DIRECTIVE: Find the line that contains "point (95, 500)". Repeat that line and all lines following it, exactly, through the end of the listing below.

>> Begin INPUT FOR THIS TASK

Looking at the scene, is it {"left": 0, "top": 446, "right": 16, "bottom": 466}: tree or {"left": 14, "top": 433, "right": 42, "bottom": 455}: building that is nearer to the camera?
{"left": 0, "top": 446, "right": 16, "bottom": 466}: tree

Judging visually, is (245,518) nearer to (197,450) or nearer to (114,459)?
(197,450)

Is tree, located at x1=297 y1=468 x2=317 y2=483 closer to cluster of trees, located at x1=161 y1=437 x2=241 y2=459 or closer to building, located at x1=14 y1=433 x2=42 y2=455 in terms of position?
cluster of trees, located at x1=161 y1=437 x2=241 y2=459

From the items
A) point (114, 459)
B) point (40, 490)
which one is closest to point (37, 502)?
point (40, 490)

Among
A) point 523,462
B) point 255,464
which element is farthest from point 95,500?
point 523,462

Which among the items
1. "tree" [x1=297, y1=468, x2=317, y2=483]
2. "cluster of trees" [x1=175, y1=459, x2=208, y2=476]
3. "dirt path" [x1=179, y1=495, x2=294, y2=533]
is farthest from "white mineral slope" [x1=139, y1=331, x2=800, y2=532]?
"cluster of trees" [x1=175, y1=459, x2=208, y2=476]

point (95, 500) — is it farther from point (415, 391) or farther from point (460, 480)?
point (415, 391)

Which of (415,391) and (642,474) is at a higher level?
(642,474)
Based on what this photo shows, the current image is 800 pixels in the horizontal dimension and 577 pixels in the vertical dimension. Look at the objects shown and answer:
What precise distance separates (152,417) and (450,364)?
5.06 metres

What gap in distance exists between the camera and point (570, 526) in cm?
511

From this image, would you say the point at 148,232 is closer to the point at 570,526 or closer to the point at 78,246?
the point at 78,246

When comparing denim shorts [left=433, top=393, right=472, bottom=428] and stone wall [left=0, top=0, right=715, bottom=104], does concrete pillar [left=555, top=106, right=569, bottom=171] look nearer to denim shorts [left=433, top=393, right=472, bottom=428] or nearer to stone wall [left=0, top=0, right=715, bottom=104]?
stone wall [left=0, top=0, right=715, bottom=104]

>> End INPUT FOR THIS TASK

REPLY:
point (95, 500) — is it farther from point (415, 391) or farther from point (460, 480)?
point (415, 391)

Which of (415,391) and (642,474) is at a higher level?
(642,474)
Based on what this photo shows, the current image is 800 pixels in the horizontal dimension and 577 pixels in the vertical dimension. Look at the objects shown and answer:
What precise distance separates (152,417) and (450,364)?
5.06 metres

What gap in distance exists between the camera and point (570, 526) in cm?
511

From this image, would you say the point at 148,232 is closer to the point at 570,526 or closer to the point at 78,246?
the point at 78,246

When comparing denim shorts [left=433, top=393, right=472, bottom=428] and stone wall [left=0, top=0, right=715, bottom=104], does concrete pillar [left=555, top=106, right=569, bottom=171] look nearer to denim shorts [left=433, top=393, right=472, bottom=428] or nearer to stone wall [left=0, top=0, right=715, bottom=104]?
stone wall [left=0, top=0, right=715, bottom=104]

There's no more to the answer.